18 Ways to “Build Up” One Another in Worship Assemblies

Saturday, October 23, 2021

18 Ways to “Build Up” One Another in Worship Assemblies

David Sproule

There is no better day of the week than the first day of the week!  There is no greater blessing and privilege on the first day of the week than to worship the God of all creation, our heavenly Father!  And the New Testament emphasizes that this wonderful opportunity takes place when “the church” “comes together” each Lord’s day (1 Cor. 11:171820333414:2326). 

One primary purpose for the church to “come together” to worship on the first day of the week is to “build up” one another.  That is repeated throughout the fourteenth chapter of First Corinthians (14:3, 4, 5, 12, 17), where Paul concludes: “Let all things be done for building up” (14:26).  While we can certainly “build up one another” outside the worship assembly, the “building up” emphasized in this chapter is a “building up” that is particular to the assembly of the church and cannot be given or received outside of it.  So, in a practical way, what are some things that we can do to “build up” one another when we assemble together as a church on the first day of the week?  Let’s consider just a few.

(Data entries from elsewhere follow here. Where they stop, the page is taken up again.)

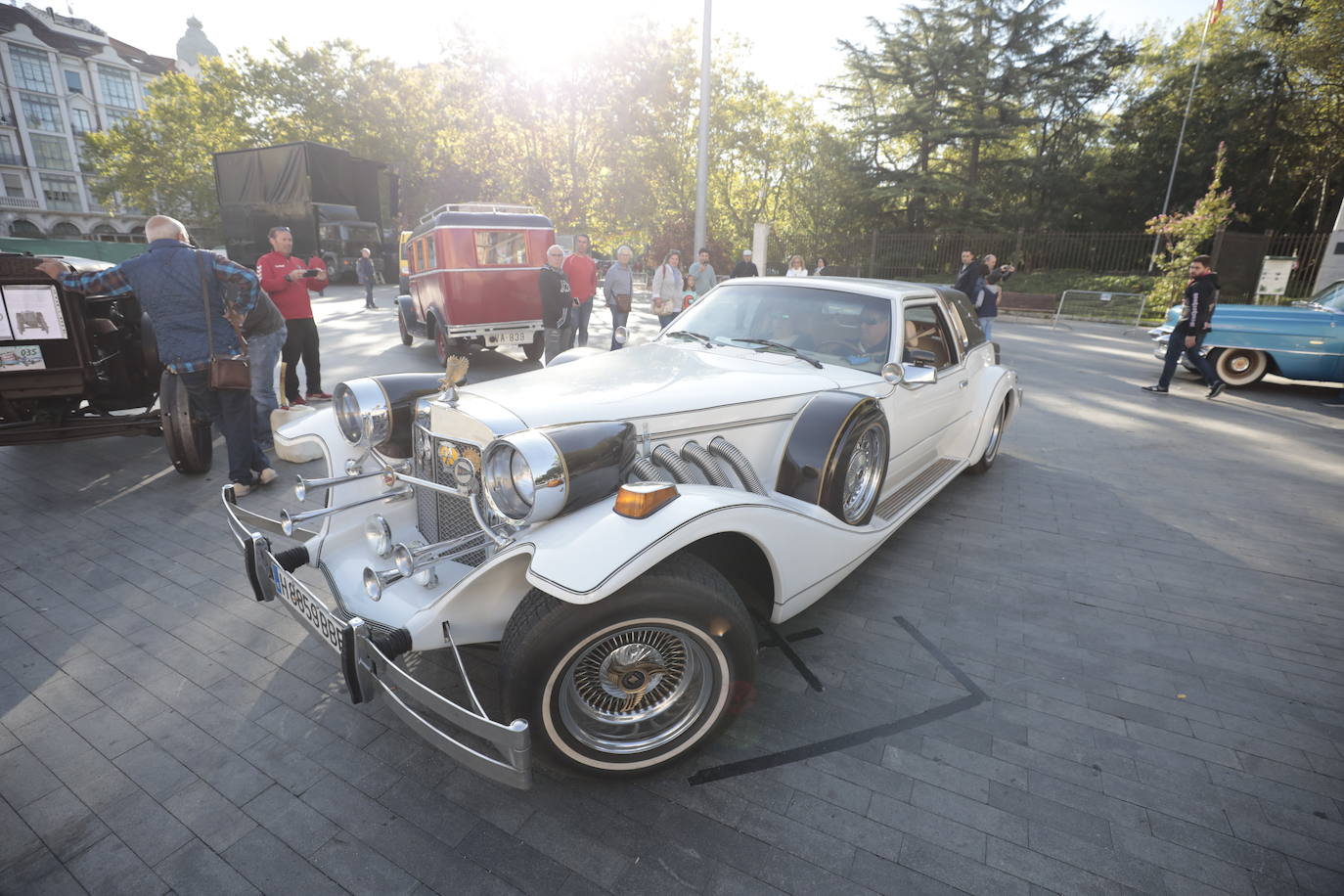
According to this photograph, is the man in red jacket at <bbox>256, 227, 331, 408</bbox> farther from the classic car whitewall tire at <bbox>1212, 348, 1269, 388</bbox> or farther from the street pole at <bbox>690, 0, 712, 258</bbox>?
the classic car whitewall tire at <bbox>1212, 348, 1269, 388</bbox>

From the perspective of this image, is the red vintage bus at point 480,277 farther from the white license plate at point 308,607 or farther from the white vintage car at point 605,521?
the white license plate at point 308,607

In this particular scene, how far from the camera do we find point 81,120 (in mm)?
49188

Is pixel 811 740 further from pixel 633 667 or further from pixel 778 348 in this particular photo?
pixel 778 348

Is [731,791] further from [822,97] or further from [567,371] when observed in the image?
[822,97]

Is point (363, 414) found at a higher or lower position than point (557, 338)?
higher

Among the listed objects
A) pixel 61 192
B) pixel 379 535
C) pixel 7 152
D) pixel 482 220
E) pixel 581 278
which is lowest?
pixel 379 535

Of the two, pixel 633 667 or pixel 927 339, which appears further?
pixel 927 339

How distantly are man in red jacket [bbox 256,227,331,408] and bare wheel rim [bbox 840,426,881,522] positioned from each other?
5516mm

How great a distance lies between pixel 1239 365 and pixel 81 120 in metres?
72.8

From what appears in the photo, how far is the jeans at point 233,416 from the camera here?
4.39m

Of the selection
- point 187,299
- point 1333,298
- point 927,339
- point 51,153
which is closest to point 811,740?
point 927,339

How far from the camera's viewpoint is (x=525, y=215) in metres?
10.7

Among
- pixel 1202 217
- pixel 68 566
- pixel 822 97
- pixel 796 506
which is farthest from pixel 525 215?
pixel 822 97

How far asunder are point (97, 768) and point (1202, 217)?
72.3 ft
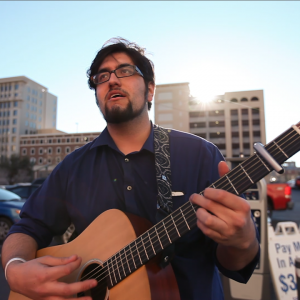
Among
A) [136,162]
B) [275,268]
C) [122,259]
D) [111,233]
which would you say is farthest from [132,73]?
[275,268]

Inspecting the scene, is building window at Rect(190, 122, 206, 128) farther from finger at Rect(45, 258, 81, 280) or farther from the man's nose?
finger at Rect(45, 258, 81, 280)

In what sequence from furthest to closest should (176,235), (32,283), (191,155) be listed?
(191,155), (32,283), (176,235)

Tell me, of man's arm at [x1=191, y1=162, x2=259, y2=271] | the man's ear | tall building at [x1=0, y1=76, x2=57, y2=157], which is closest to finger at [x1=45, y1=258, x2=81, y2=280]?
man's arm at [x1=191, y1=162, x2=259, y2=271]

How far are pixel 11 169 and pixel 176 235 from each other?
4985 centimetres

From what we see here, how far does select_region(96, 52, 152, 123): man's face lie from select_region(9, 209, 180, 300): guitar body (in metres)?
0.68

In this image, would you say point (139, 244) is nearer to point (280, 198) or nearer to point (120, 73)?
point (120, 73)

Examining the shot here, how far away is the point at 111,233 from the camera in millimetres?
1552

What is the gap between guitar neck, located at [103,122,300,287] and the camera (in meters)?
1.11

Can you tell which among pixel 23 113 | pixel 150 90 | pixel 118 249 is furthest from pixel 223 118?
pixel 118 249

1. Arrive early, well before it’s time to start.
2. Start by talking to folks while in the parking lot.
3. Don’t just go to your seat; walk around greeting people.
4. Smile.
5. Hug.
6. Shake hands, fist bump, high five, whatever.
7. Have a real, genuine, intentional conversation.
8. Look into their eyes and show sincere interest.
9. Seek out folks you don’t know as well or speak to often.
10. Say something like, “It is so good to see you.”
11. Say something like, “How have you been doing this week?” and then listen.
12. Say something like, “I prayed for you this last week,” or “I will definitely pray for you this week.”
13. Participate heartily in the worship.
14. Sing out with joy, rather than sitting silently.
15. Reflect on the cross during the Lord’s Supper, rather than carrying on a conversation or making a grocery list.
16. Engage in the sermon and show real interest, rather than being disengaged, playing on your device or looking bored.
17. Don’t rush off.  Stay late, several minutes after dismissal.
18. Take the initiative, rather than waiting for others.

What would you add?  Let us make assembling on the Lord’s Day the most encouraging time of the week.